Copy, from the data below, every line that has "outras" in it.

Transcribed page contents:
··········

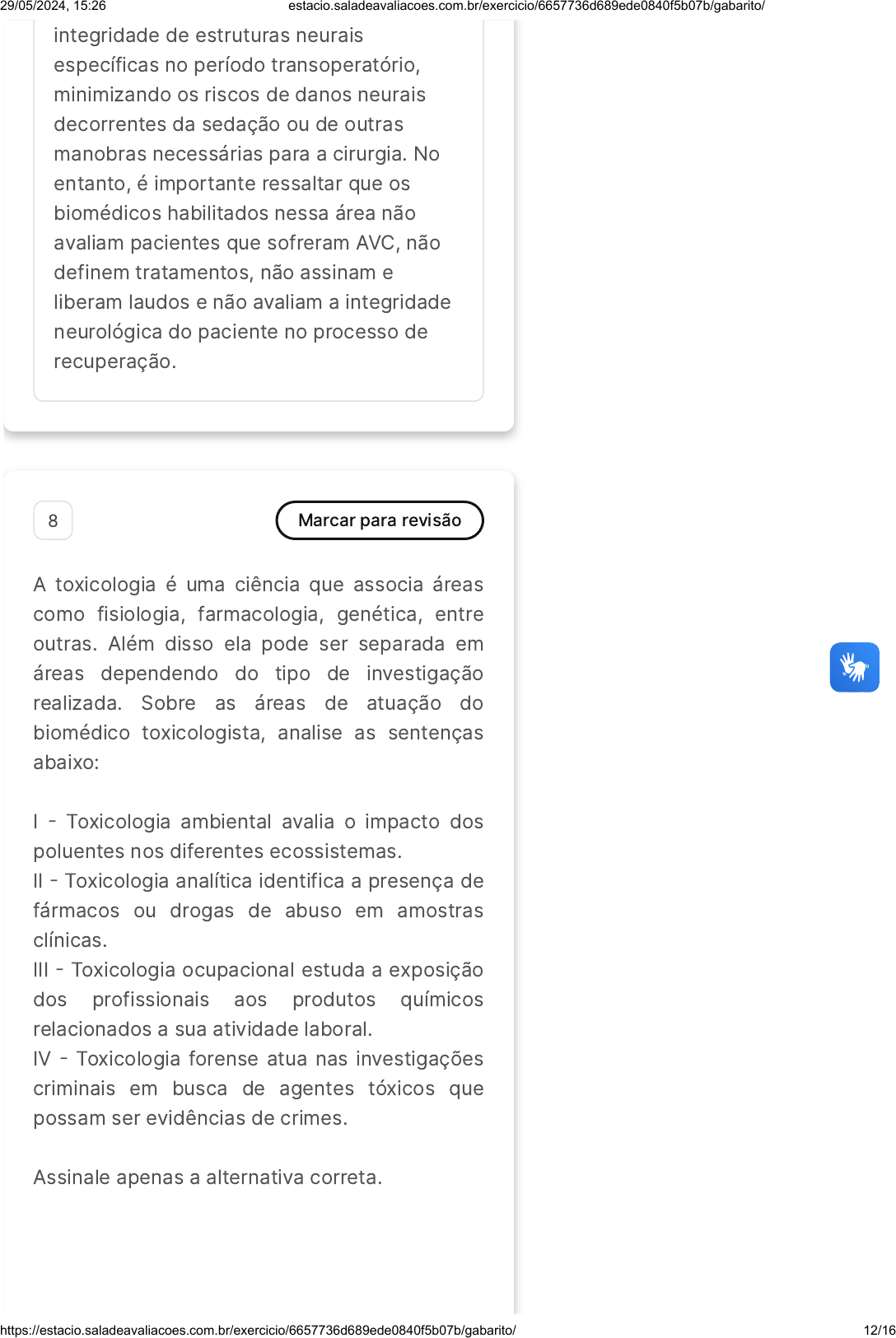 29/05/2024, 15:26 estacio.saladeavaliacoes.com.br/exercicio/6657736d689ede0840f5b07b/gabarito/

integridade de estruturas neurais específicas no período transoperatório, minimizando os riscos de danos neurais decorrentes da sedação ou de outras manobras necessárias para a cirurgia. No entanto, é importante ressaltar que os biomédicos habilitados nessa área não avaliam pacientes que sofreram AVC, não definem tratamentos, não assinam e liberam laudos e não avaliam a integridade neurológica do paciente no processo de recuperação.

8

Marcar para revisão

A toxicologia é uma ciência que associa áreas como fisiologia, farmacologia, genética, entre outras. Além disso ela pode ser separada em áreas dependendo do tipo de investigação realizada. Sobre as áreas de atuação do biomédico toxicologista, analise as sentenças abaixo:

I - Toxicologia ambiental avalia o impacto dos poluentes nos diferentes ecossistemas.
II - Toxicologia analítica identifica a presença de fármacos ou drogas de abuso em amostras clínicas.
III - Toxicologia ocupacional estuda a exposição dos profissionais aos produtos químicos relacionados a sua atividade laboral.
IV - Toxicologia forense atua nas investigações criminais em busca de agentes tóxicos que possam ser evidências de crimes.

Assinale apenas a alternativa correta.

https://estacio.saladeavaliacoes.com.br/exercicio/6657736d689ede0840f5b07b/gabarito/ 12/16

··········

## [Task answer]
integridade de estruturas neurais específicas no período transoperatório, minimizando os riscos de danos neurais decorrentes da sedação ou de outras manobras necessárias para a cirurgia. No entanto, é importante ressaltar que os biomédicos habilitados nessa área não avaliam pacientes que sofreram AVC, não definem tratamentos, não assinam e liberam laudos e não avaliam a integridade neurológica do paciente no processo de recuperação.
A toxicologia é uma ciência que associa áreas como fisiologia, farmacologia, genética, entre outras. Além disso ela pode ser separada em áreas dependendo do tipo de investigação realizada. Sobre as áreas de atuação do biomédico toxicologista, analise as sentenças abaixo:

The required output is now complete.